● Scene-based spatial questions
** begin **
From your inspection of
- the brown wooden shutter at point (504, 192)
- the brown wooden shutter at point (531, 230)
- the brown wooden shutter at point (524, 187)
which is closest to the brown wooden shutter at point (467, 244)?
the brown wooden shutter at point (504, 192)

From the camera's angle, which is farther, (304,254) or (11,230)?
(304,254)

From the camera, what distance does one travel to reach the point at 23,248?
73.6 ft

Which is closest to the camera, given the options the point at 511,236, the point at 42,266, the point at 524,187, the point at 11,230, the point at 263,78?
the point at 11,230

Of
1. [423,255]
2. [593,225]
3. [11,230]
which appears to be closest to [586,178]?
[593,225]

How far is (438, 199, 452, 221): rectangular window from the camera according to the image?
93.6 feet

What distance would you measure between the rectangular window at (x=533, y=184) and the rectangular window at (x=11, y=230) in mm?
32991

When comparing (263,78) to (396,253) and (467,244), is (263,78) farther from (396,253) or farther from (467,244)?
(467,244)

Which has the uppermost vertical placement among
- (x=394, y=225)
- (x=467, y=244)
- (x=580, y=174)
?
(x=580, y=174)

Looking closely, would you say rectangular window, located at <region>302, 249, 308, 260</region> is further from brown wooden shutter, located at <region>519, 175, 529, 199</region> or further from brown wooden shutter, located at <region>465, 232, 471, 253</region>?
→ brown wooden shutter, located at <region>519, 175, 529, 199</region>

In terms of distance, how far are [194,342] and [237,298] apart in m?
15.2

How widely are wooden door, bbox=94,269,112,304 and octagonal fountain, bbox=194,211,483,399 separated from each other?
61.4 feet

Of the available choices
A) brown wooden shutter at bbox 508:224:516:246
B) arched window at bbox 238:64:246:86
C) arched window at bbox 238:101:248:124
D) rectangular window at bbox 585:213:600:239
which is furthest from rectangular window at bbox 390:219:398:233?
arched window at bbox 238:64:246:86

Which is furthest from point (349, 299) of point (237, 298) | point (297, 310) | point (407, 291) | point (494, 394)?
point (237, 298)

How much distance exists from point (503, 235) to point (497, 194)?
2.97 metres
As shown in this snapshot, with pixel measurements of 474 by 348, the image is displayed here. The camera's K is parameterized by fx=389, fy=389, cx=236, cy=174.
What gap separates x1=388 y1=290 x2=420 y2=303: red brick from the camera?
** end **
● Your task
Write out every entry verbatim.

● Exercise solution
From your inspection of
- the brown wooden shutter at point (504, 192)
- the brown wooden shutter at point (531, 230)
- the brown wooden shutter at point (524, 187)
which is closest to the brown wooden shutter at point (467, 244)?
the brown wooden shutter at point (504, 192)

From the camera's angle, which is farther, (304,254) or (11,230)?
(304,254)

From the camera, what distance does one travel to reach the point at 23,248?
73.6 ft

Which is closest to the camera, given the options the point at 511,236, the point at 42,266, the point at 524,187, the point at 11,230, the point at 263,78?
the point at 11,230

Of
1. [423,255]
2. [593,225]
3. [11,230]
which appears to be closest to [586,178]?
[593,225]

How far is (438, 199, 452, 221): rectangular window from the camera according to the image?
93.6 feet

What distance would you measure between the rectangular window at (x=533, y=184) and the rectangular window at (x=11, y=230) in mm?
32991

When comparing (263,78) to (396,253) and (467,244), is (263,78) farther from (396,253) or farther from (467,244)?
(467,244)

Which has the uppermost vertical placement among
- (x=394, y=225)
- (x=467, y=244)
- (x=580, y=174)
?
(x=580, y=174)

Looking closely, would you say rectangular window, located at <region>302, 249, 308, 260</region> is further from brown wooden shutter, located at <region>519, 175, 529, 199</region> or further from brown wooden shutter, located at <region>465, 232, 471, 253</region>?
→ brown wooden shutter, located at <region>519, 175, 529, 199</region>

In terms of distance, how far are [194,342] and [237,298] apart in m?
15.2

How widely are wooden door, bbox=94,269,112,304 and octagonal fountain, bbox=194,211,483,399 separated from each other?
61.4 feet

Of the available choices
A) brown wooden shutter at bbox 508:224:516:246
B) arched window at bbox 238:64:246:86
C) arched window at bbox 238:101:248:124
D) rectangular window at bbox 585:213:600:239
which is furthest from rectangular window at bbox 390:219:398:233?
arched window at bbox 238:64:246:86

Which is furthest from point (349, 299) of point (237, 298) | point (297, 310) | point (407, 291) | point (494, 394)?
point (237, 298)

How much distance exists from point (503, 235) to point (497, 194)?
2.97 metres
As shown in this snapshot, with pixel measurements of 474 by 348, the image is displayed here. The camera's K is parameterized by fx=389, fy=389, cx=236, cy=174.
What gap separates x1=388 y1=290 x2=420 y2=303: red brick from the camera?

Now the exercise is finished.